Ebola Outbreak in the Democratic Republic of the Congo
The World Health Organization’s leader indicated that the Ebola outbreak in the Democratic Republic of the Congo may have begun as early as January, which has given the virus quite a significant advantage from the start.
Dr. Tedros Adhanom Ghebreyesus pointed out that the response to the outbreak is being complicated by widespread travel restrictions and noted that there is considerable community distrust and insufficient contact tracing, which are critical issues.
Since the outbreak was first recognized in mid-May, the Bundibugyo virus has led to 344 confirmed Ebola cases, resulting in 60 deaths in the DRC. Additionally, there have been 15 confirmed cases—along with one fatality—in neighboring Uganda.
“The outbreak had a big head start, and we’re still behind,” Tedros remarked, although he mentioned that efforts are improving, with treatment centers now set up throughout Ituri province, the hardest-hit area in DRC.
He urged countries, including the United States, to lift the comprehensive travel bans, stating that these restrictions disrupt supply chains and hinder effective responses.
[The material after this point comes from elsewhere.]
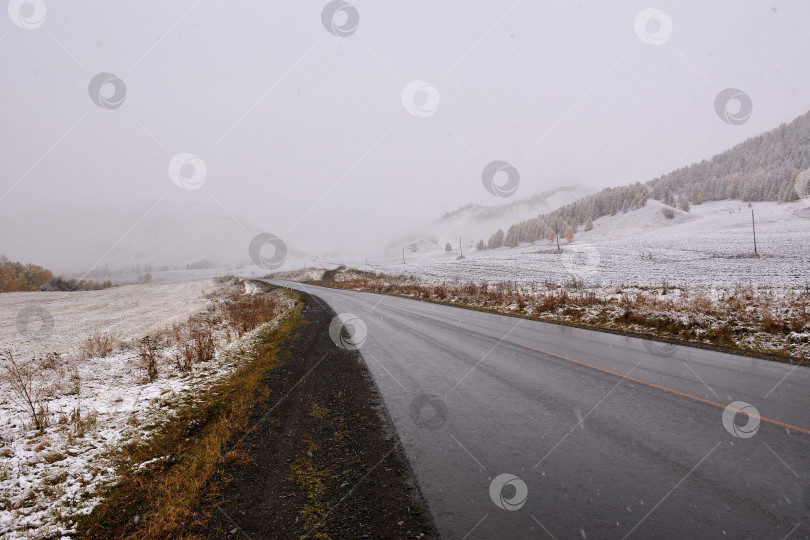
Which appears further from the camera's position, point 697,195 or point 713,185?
point 713,185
Contact tracing, which is vital in tackling any infectious outbreak, is particularly challenging due to insecurity and displacement issues in Ituri. Currently, only about 45% of contacts are being tracked, and Tedros emphasized, “To get ahead of the outbreak, we need to increase that number to above 90%.”
Interestingly, the number of suspected cases in DRC plummeted on Tuesday from over 1,000 to just 116, as officials cleared a backlog in testing, confirming or ruling out cases.
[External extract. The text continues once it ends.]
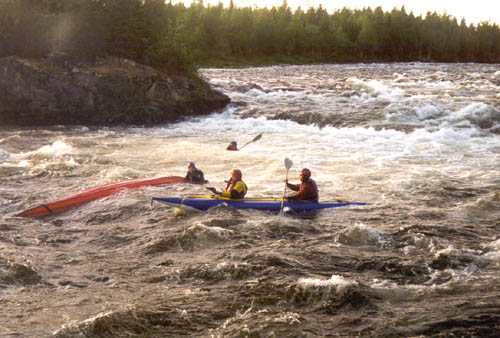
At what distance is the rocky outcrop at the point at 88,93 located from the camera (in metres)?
18.7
Tedros highlighted the necessity of enhancing laboratory and diagnostic capabilities in the most affected regions as well as in nearby provinces and countries.
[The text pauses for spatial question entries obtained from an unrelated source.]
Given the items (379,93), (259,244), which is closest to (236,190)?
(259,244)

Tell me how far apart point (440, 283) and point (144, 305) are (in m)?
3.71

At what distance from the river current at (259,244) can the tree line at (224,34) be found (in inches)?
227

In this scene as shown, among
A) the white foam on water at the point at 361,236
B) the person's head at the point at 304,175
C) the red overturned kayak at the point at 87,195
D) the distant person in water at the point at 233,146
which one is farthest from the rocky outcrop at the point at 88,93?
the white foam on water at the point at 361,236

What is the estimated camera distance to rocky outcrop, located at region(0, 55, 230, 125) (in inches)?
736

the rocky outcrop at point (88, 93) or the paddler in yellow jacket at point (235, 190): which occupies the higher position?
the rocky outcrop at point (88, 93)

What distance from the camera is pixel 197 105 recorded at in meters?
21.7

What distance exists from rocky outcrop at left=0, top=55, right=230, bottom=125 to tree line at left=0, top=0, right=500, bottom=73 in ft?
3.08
While the first confirmed case in this outbreak involved a nurse who sought treatment on April 24, Tedros mentioned that there are alternative timelines to consider. “It could be January, it could be February, March, April,” he acknowledged, adding, “But I think the focus now should be on the response.”
Mistrust remains a significant obstacle, with some community leaders expressing skepticism about the reality of Ebola during his recent visit to DRC. They are also concerned that the response will divert resources from other essential services.
As of now, there isn’t a vaccine or treatment specific to the Bundibugyo strain of the virus. Still, Tedros noted that the recovery of six individuals in DRC and two in Uganda indicates that survival is possible if patients receive medical care promptly after symptoms arise.
The UK’s Foreign, Commonwealth and Development Office has announced a new multi-hazard research network. This initiative aims to provide swift advice and evidence regarding emerging infectious diseases and other crises, including the ongoing Ebola outbreak.